Dyssegmental Dysplasia, Silverman-Handmaker Type (DDSH) is caused by homozygous functional null mutations resulting in lethal, neonatal, short-limbed dwarfism (Arikawa-Hirasawa et al.,2001).

D. Are There Mouse Models for SJSI and DDSH?

Go to MGI. Type in “SJS1” or “DDSH”, scroll to “Phenotype/Human disease”.

MGI search results: Targeted mutant strains with phenotypes similar to both SJS1 or DDSH are listed.

E. What Can Other Animal Models Tell Us About Hspg2?

Note: Entrez HomoloGene (go to NCBI Entrez, scroll to “HomoloGene”) is another good place to start. A search for “Hspg2” gives a list of genes identified as putative homologs.

1. Caenorhabditis elegans (nematode worm).

Go to WormBase Type in “Hspg2”, scroll to “any gene” (default).

Results sampled from WormBase (release WS177, 7/2007): Function: C. elegans unc-52 is a Hspg2 ortholog. unc-52 regulates muscle differentiation, and growth factor-like signaling pathways (Mackinnon et al.,2002; Merz et al.,2003). Mutant phenotypes: Paralyzed, locomotion abnormal, sterile, lethal. Expression: Expression begins in mid-embryogenesis. It is localized primarily in basement membrane of muscle cells (Mullen et al.,1999). In larvae and adults it is also expressed in M-lines, dense bodies, and muscle cell margins of body wall muscle. Reagents: Alleles, transgene strain, primers, microarray probes, SAGE tags, cDNAs, antibodies.

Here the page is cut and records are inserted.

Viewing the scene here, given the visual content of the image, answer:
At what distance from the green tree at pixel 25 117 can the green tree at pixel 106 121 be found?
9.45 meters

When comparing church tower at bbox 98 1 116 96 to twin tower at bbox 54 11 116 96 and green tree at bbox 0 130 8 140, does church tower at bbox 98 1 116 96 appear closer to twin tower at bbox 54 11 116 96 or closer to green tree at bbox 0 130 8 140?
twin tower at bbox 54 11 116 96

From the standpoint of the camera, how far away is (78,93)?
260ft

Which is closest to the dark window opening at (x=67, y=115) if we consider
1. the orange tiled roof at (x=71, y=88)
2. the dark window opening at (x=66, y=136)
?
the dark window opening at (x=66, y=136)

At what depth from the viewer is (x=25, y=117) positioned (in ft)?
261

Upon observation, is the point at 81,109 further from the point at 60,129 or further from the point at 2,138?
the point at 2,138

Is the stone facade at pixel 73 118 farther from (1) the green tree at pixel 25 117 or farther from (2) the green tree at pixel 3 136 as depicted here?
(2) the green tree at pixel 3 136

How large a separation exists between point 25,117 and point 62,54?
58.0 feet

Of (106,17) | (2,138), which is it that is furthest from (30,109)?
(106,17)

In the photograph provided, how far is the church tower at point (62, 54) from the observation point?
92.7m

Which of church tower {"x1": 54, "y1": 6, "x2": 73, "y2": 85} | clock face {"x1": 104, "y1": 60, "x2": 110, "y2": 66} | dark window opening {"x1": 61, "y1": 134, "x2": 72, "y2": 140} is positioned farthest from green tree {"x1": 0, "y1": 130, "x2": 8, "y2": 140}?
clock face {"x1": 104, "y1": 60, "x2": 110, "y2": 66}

2. Drosophila melanogaster (fruit fly).

Note: A search on FlyBase for “Hspg2” yields “hsp67B”, a heat shock protein. Because it is of a different protein class (see step I–F-1), it is not an ortholog of HSPG2. A search for “perlecan” yields “trol”; the two bear the same protein domains.

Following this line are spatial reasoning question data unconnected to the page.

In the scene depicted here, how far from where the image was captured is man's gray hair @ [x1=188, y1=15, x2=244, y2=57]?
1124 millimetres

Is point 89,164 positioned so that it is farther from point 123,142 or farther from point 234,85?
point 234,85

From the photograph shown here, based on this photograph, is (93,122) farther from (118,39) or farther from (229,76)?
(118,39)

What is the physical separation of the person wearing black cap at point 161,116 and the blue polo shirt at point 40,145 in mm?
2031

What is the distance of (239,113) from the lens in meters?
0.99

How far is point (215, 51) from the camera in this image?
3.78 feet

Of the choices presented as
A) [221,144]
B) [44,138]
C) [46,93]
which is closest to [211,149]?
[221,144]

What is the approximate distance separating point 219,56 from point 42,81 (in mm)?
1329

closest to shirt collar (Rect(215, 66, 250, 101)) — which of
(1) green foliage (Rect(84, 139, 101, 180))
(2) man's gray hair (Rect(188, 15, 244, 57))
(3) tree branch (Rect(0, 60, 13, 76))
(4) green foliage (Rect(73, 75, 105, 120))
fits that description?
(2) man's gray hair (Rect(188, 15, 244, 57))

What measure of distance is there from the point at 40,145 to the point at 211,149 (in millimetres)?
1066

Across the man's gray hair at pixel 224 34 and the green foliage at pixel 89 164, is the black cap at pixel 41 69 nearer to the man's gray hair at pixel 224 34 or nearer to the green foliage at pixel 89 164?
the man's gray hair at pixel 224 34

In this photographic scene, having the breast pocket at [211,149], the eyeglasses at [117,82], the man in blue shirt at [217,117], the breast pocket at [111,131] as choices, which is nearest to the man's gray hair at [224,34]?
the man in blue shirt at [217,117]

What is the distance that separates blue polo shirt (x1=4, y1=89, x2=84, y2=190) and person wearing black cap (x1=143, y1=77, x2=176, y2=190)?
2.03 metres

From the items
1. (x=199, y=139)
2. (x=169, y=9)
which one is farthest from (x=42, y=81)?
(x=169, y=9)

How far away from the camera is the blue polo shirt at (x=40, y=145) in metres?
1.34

Go to FlyBase Type “trol”, scroll to “genes” (default).

Results sampled from FlyBase (version FB2006_01, released 12/8/2006): Function: Terribly reduced optic lobes (trol) is a structural molecule that regulates neuroblast division, cell–cell adhesion, cell-matrix adhesion, and signal transduction (Ebens et al.,1993; Voigt et al.,2002; Park et al.,2003). Phenotypes: Allele phenotypes include lethal and sterile. Other phenotypes are not listed. See bibliography for details. Expression: Embryonic midgut, proventriculus, hypo/epipharynx, ventral nerve cord, lateral cord, embryonic and larval circulatory, and muscle systems. Reagents: Alleles, genomic clones, RNAi probes, cDNAs.

3. Danio rerio (zebrafish)

Note: A search on Zebrafish Information Network ZFIN (Sprague et al.,2006) http://zfin.orgfor “Hspg2” and “perlecan” yield no hits.

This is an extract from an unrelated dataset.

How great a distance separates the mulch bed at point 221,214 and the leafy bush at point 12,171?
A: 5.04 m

Identify closest related zebrafish sequence to mouse Hspg2. a. Go to Basic Local Alignment and Search Tool (Altschul et al.,1990) 0- Select “Danio rerio”. On next page input mouse Hspg2 amino acid sequence in FASTA format. Select database of choice and TBLASTN program. RefSeq databases are useful databases to search against, they contain NCBI curated, nonredundant sequences.

Note: Because the zebrafish genome sequencing project is not yet complete, all proteins are not yet curated. A search against a translated nucleotide database includes predicted proteins based on expressed sequence tags (ESTs) and gene models.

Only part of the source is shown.